● **Objective 1**
Write out the ribollita passage word for word, starting at "Ribollita is classic" and ending at "bowl for us.".
● **Objective 2**
In the ribollita passage, what does the name Ribollita mean?

● **Passage**
○ ○ ○
Ribollita - Vegan Tuscan Soup

Yes, spring has most definitely sprung. It’s been a long time coming. Soups may not be on the top of everyone’s list of things to eat as they bathe in the sunshine today, but the night’s are still chilly and a good bowl of soup is satisfying at almost any time of the year. Ribollita is a hearty vegan Tuscan soup made from cannellini beans, stale bread and kale. It may not sound that appetising, but it’s delicious.

Ribollita

Ribollita is classic Italian peasant food. The name means reboiled, so traditionally it would have been a dish of leftovers and whatever was around made into an almost stew-like soup. Think bubble & squeak but with no frying. I very much doubt there was any conscious decision to be vegan, but olive oil, beans, veg and bread would have been all that many could get their hands on. No need for a blender. It’s so easy to make, cheap and tasty, it’s become a regular supper in a bowl for us.
○ ○ ○
● **Raw data**
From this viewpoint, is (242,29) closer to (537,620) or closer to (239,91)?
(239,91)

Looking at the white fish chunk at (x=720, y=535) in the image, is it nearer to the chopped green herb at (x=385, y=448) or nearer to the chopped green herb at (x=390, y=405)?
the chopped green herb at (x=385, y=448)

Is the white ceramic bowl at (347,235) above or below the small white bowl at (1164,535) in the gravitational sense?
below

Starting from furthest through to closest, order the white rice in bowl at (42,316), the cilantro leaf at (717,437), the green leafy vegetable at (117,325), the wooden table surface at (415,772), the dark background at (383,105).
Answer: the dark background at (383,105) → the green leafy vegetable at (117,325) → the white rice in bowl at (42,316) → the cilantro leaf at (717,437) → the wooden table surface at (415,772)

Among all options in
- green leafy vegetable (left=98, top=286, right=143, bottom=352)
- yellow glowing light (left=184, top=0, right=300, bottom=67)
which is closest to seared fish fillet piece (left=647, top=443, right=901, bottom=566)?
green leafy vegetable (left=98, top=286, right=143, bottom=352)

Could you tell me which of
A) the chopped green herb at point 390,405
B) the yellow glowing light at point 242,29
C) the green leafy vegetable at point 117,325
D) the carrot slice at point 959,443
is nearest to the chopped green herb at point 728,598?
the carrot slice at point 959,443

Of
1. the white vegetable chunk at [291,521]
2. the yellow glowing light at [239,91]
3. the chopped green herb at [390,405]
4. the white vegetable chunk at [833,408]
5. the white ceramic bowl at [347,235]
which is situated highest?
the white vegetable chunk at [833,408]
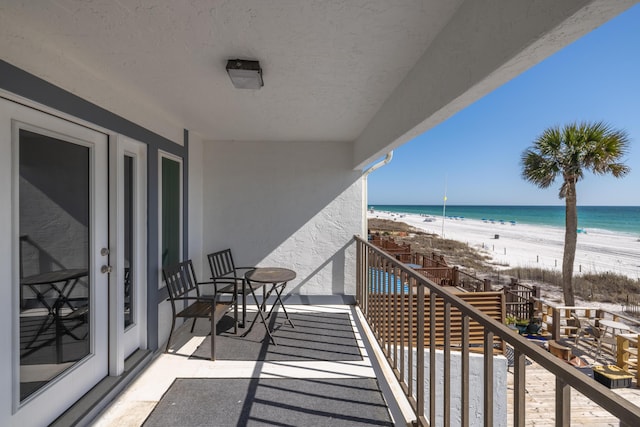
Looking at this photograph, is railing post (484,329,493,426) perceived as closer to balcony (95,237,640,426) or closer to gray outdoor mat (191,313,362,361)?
balcony (95,237,640,426)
○ ○ ○
● **Task response 1**
Ribollita is classic Italian peasant food. The name means reboiled, so traditionally it would have been a dish of leftovers and whatever was around made into an almost stew-like soup. Think bubble & squeak but with no frying. I very much doubt there was any conscious decision to be vegan, but olive oil, beans, veg and bread would have been all that many could get their hands on. No need for a blender. It’s so easy to make, cheap and tasty, it’s become a regular supper in a bowl for us.

● **Task response 2**
It means reboiled.